For me, that is writing. I am spending more time working on my writing pursuits. I am prioritizing time in my schedule to write before I attend to other things someone might need. I’m also taking time to sit and read. I believe reading also helps open my creative voice along with giving me time to practice my solitude soul work.
I think healing my soul is the most important work I will ever do. This is what I am doing as I learn to return to myself and understand how to run with the wolves. I am here to make peace with my past. As is said in chapter twelve, “None of us can entirely escape our history.” But sitting in the anger and rage of the past doesn’t move us toward thriving. Repressing and holding it down keeps us stuck. This has kept me in that survivor identity, kept me in the same loop of repeating the same stories. Instead, we confront the rage, learn from it, understand the feelings inside, start to heal, and we forgive. Forgiveness can be quite controversial, but I like what she says here, “forgiveness is not surrender. It is a conscious decision to cease to harbor resentment…” We are the ones in control as we consciously choose not to give this anger or resentment anymore energy. Instead, we put our energy into our path forward. This is how we thrive.

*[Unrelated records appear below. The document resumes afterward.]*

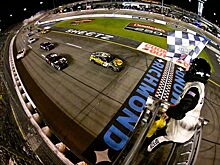 Пилот NASCAR Остин Диллон на финише гонки Cup Series в Ричмонде выбил Логано и Хэмлина ради победы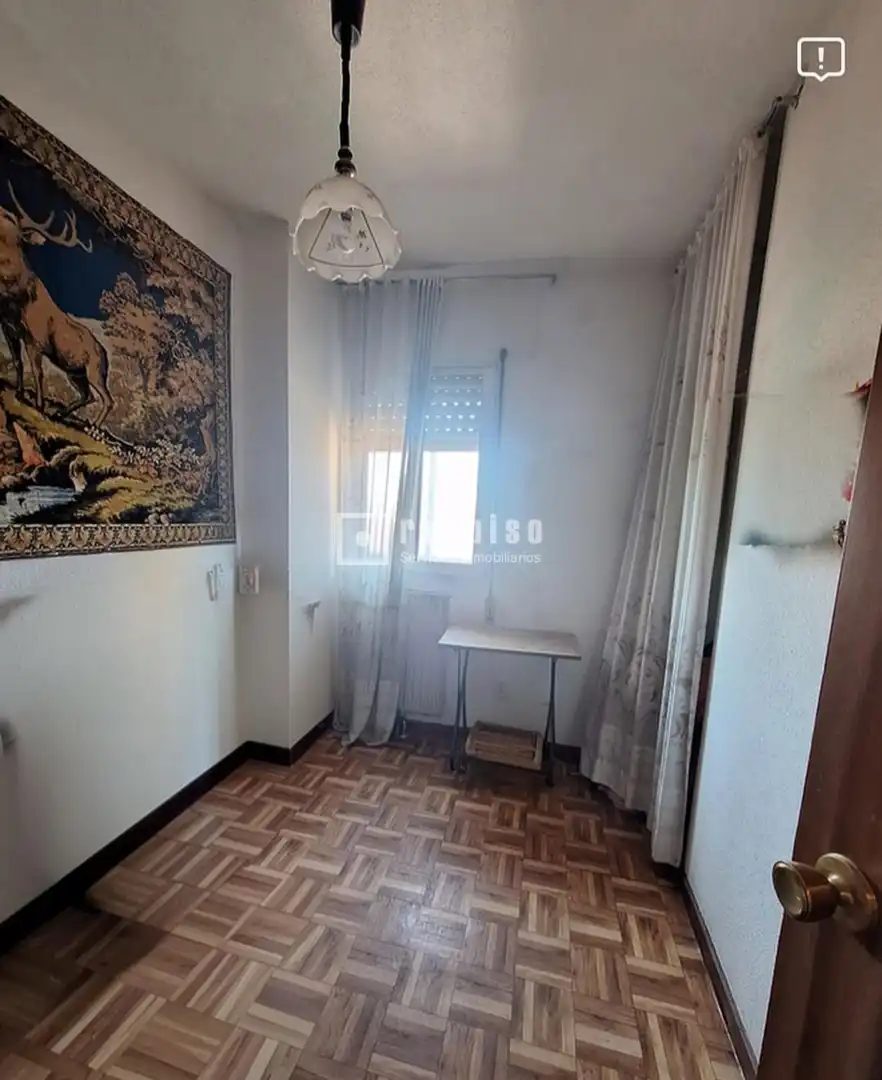 Habitación de Piso en venta en Madrid con Calefacción, Parquet y Amueblado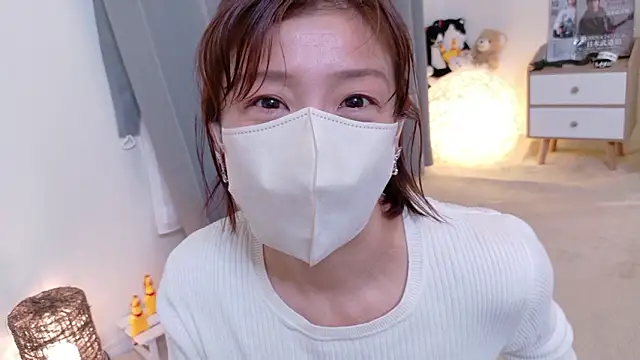 Snapshot of Risa_06 chatting on 04/17/26, 12:41 Risa 06 online show from 04/17/26, 12:41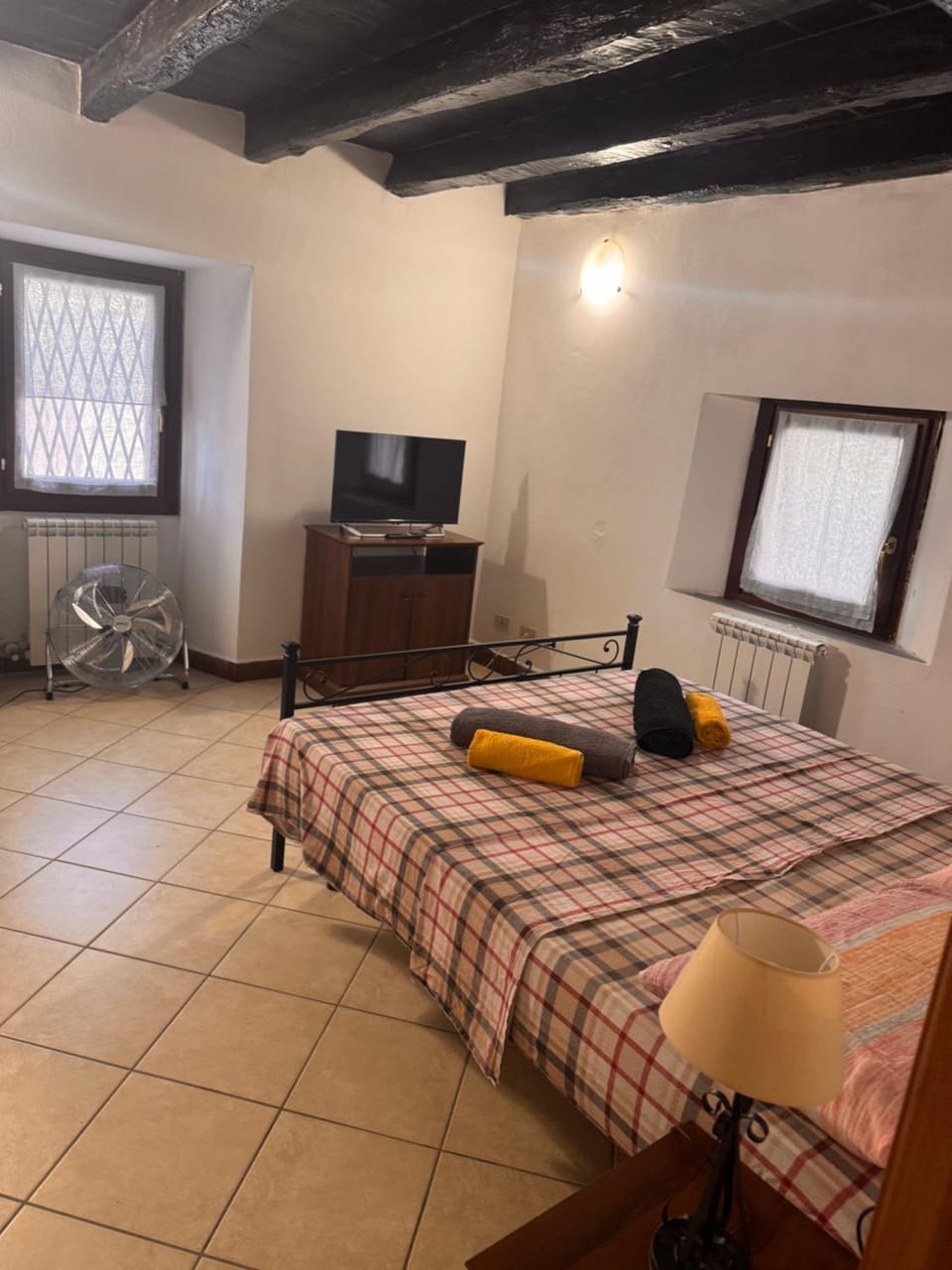 Bed, TV and multimedia, Photo of the whole room, towels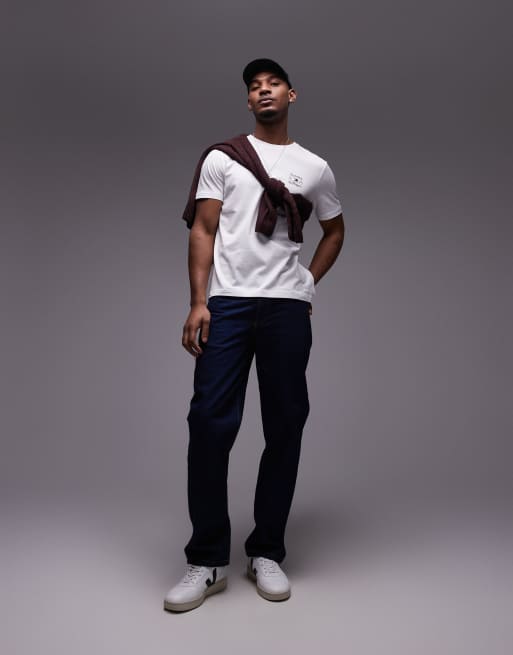 Camiseta blanca con logo apilado en el pecho de Tommy Hilfiger, 2 de 4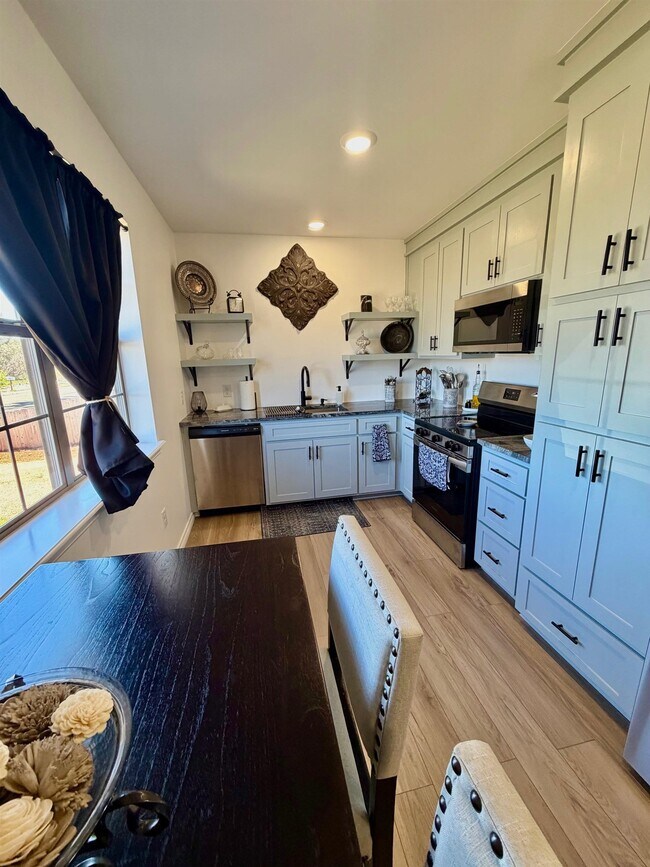 Photo - 404 W Haynie St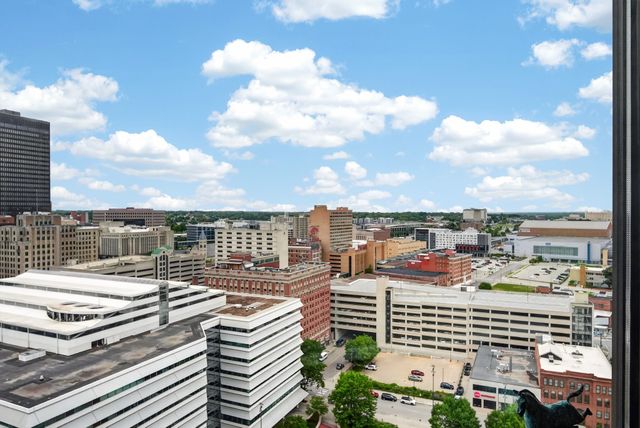 300 Walnut Street 2205, Des Moines, IA 50309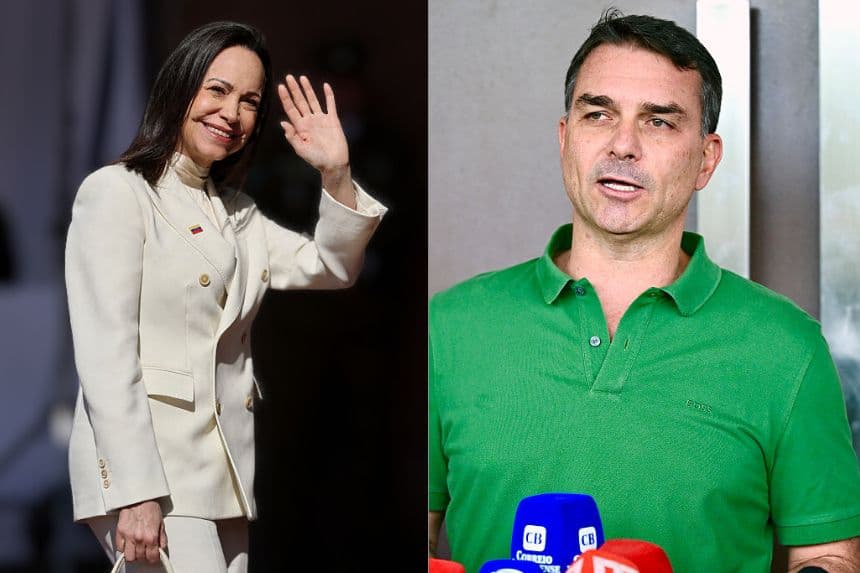 A la Izq. la líder de la oposición venezolana, María Corina Machado, saluda al llegar a la ceremonia de toma de posesión del nuevo presidente de Chile, José Antonio Kast, en el Congreso Nacional de Valparaíso, Chile, el 11 de marzo de 2026. (Javier TORRES / AFP vía Getty Images)
Derecha: El senador brasileño y hijo del expresidente Jair Bolsonaro, Flavio Bolsonaro, habla con la prensa tras asistir a un servicio evangélico en Brasilia el 7 de diciembre de 2025. (Foto de Evaristo Sa / AFP vía Getty Images)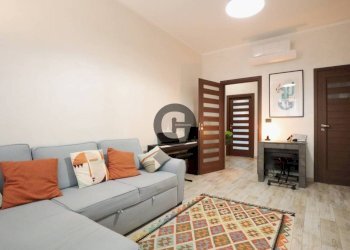 Soggiorno - Trilocale piazza Enrico Toti, 15, Torino (zona Vanchiglietta) - foto 4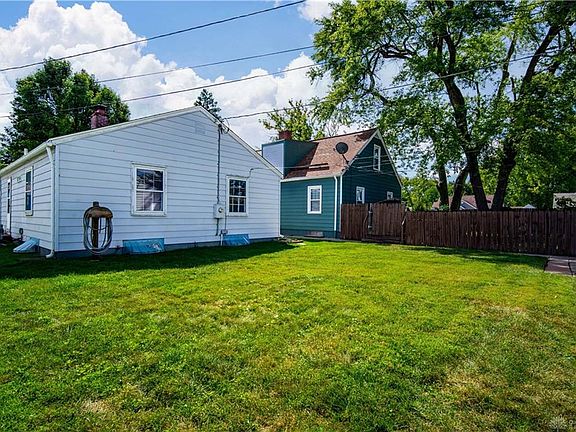 5th image of 1273 Southlyn Dr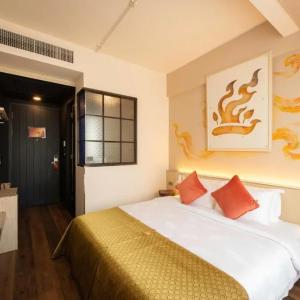 отель Dhevi Bangkok Hotel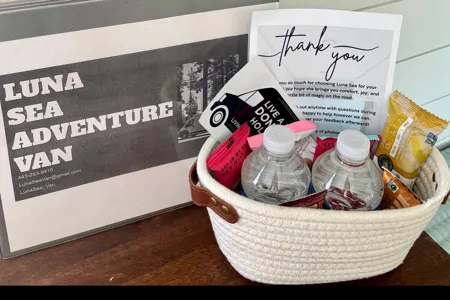 Luna Sea Adventure Van -Dog Friendly/AC/Fully Stocked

As I continue to do this work, I won’t always get it right and neither will you, but wanting to better myself keeps me going. Is this a one and done process? No. It takes really hard work to find our way back to our true selves and it’s not always easy. But if you want to do this work and you are up for it, if you want to thrive, I will leave you with this quote from the book,
“We can have all the knowledge in the universe, and it comes down to one thing: practice. It comes down to going home and step-by-step implementing what we know. As long as necessary, and for as long as possible, or forever, whichever comes first.”